Il n’est pas vrai que ce texte signe, comme on l’entend partout, la fin du « service public à la française » : elle ne date pas d’hier, cette fin ; il est en cours depuis vingt ans, et pour des raisons qui n’ont rien à voir avec l’Europe, le recul de la belle idée de service public; si le projet de Constitution dit quelque chose, s’il intervient dans cette crise de longue durée, c’est, non pour l’aggraver, mais pour essayer de l’enrayer – c’est, non pour donner le coup de grâce, mais pour sauver ce qui peut l’être, ouvrir la porte à un statut européen des services publics (III-122), garantir l’accès de tous aux « services d’intérêt économique général tels que prévus par les législations et pratiques nationales » (II-96), stipuler que les entreprises chargées de ces services ne seront soumises à la concurrence que dans la mesure où celle-ci ne fera pas échec à « l’accomplissement en droit ou en fait de leur mission » (III-166-2), bref, préserver l’idée et l’universaliser.

Il n’est pas vrai qu’avec le projet de traité la démocratie reculera en Europe : elle avancera, au contraire ; elle avancera de façon, non suffisante bien sûr, mais décisive ; elle avancera parce que le Parlement européen, qui était un Parlement fantoche, aura un pouvoir législatif ; elle avancera parce que les Parlements nationaux, qui pouvaient être dépossédés, verront mieux respecté leur droit de contrôle ; elle avancera parce que le président de la Commission, qui était nommé, sera élu ; et elle avancera parce que la responsabilité de la monnaie européenne, qui ne relevait que de la Banque centrale, sera confiée à un gouvernement économique renforcé.

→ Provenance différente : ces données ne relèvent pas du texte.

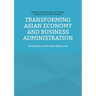 Transforming Asian Economy and Business Administration: Excellence and Human Resources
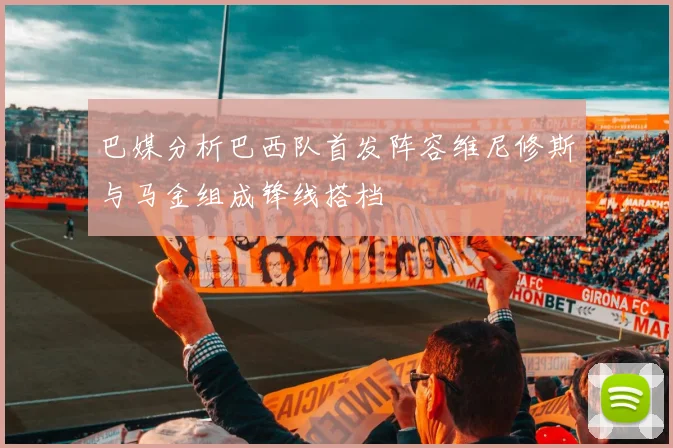 巴媒分析巴西队首发阵容维尼修斯与马金组成锋线搭档
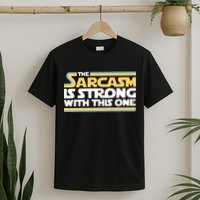 The Sarcasm Is Strong With This One T-Shirt
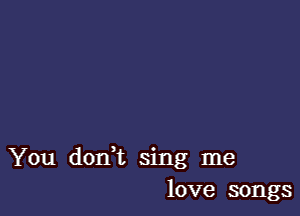 You donWL sing me
love songs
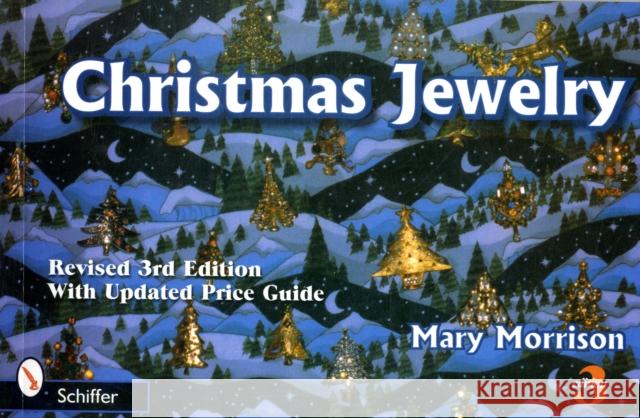Christmas Jewelry Mary Morrison Morrison James 9780764333651 Schiffer Publishing
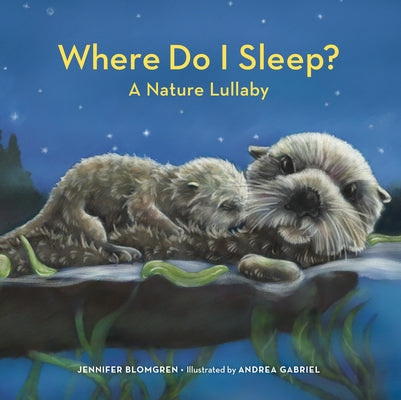 Where Do I Sleep?: A Nature Lullaby by Blomgren, Jennifer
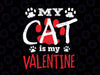My Cat Is My Valentine Svg Png, Cat Mom Svg, Valentine's Day Svg, Cat Lover Svg, Cat Lover Gift, Pet Lover Valentine Svg Files For Cricut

Il n’est pas vrai que, si le projet de traité est adopté, ce sont « les bureaux » qui décideront.

Il n’est pas vrai que les citoyens français, allemands, italiens, polonais seront soumis à la dictature d’une administration anonyme, sans visage : c’est peut-être le cas aujourd’hui (encore que l’on se décharge bien facilement sur les « bureaux » de la responsabilité d’une politique qui est, et restera, du ressort des Etats) ; ce le sera moins avec ce traité (car, à l’horizon de l’institution de ce parlementarisme européen, il y a une culture du débat, de la délibération démocratique, qui était l’apanage des nations et qui se généralisera au continent) ; sans parler, enfin, de ce surcroît de souveraineté, de ce progrès, qu’est le « droit d’initiative » reconnu, pour la première fois dans notre histoire commune, aux simples citoyens (obligation faite à la Commission, sur pression de 1 million d’entre eux, de se saisir de tels sujet ou proposition).

On peut, bien entendu, être hostile à la construction de l’Europe. Le souverainisme est un choix que je ne partage pas mais que je respecte. Ce qui n’est pas respectable, c’est la démagogie, le mensonge – ce qui n’est ni respectable ni supportable, c’est la prise en otage des peurs et des mécontentements au profit d’une idéologie, et d’un choix, qui ne disent pas leur nom.